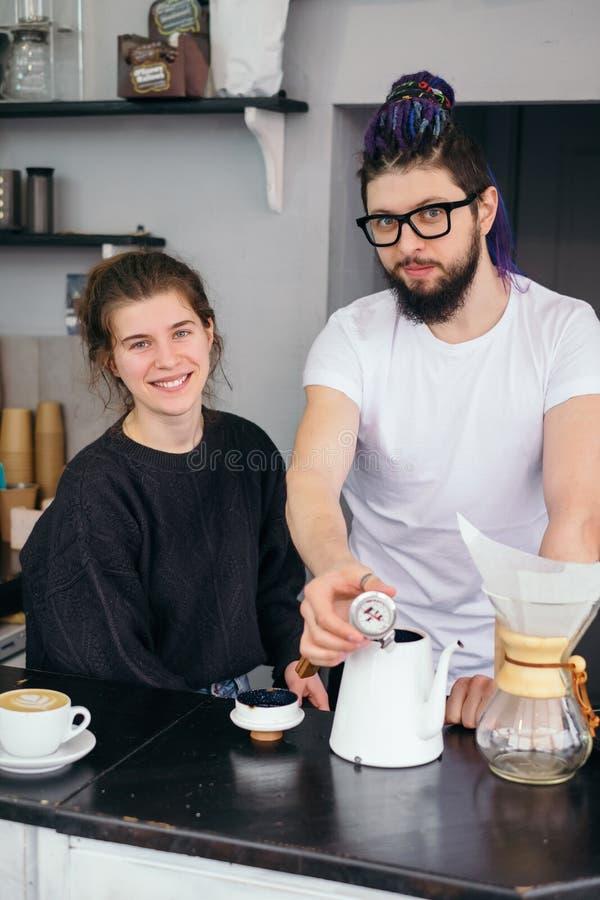 Los pares del inconformista tienen una pequeña empresa y hacen el café fotografía de archivo libre de regalías
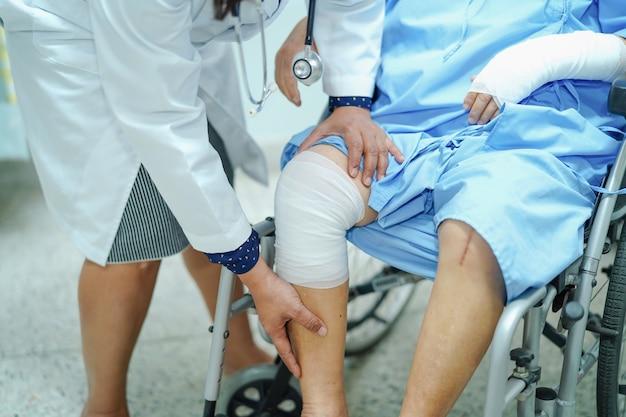 의사는 휠체어에 붕대로 무릎을 확인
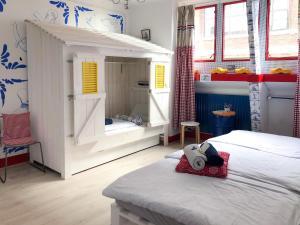 Een bed of bedden in een kamer bij Hostel ROOM Rotterdam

********

• **Task details**
Repeat the material exactly, without images.

• **Task output**
 Los pares del inconformista tienen una pequeña empresa y hacen el café fotografía de archivo libre de regalías
 의사는 휠체어에 붕대로 무릎을 확인
 Een bed of bedden in een kamer bij Hostel ROOM Rotterdam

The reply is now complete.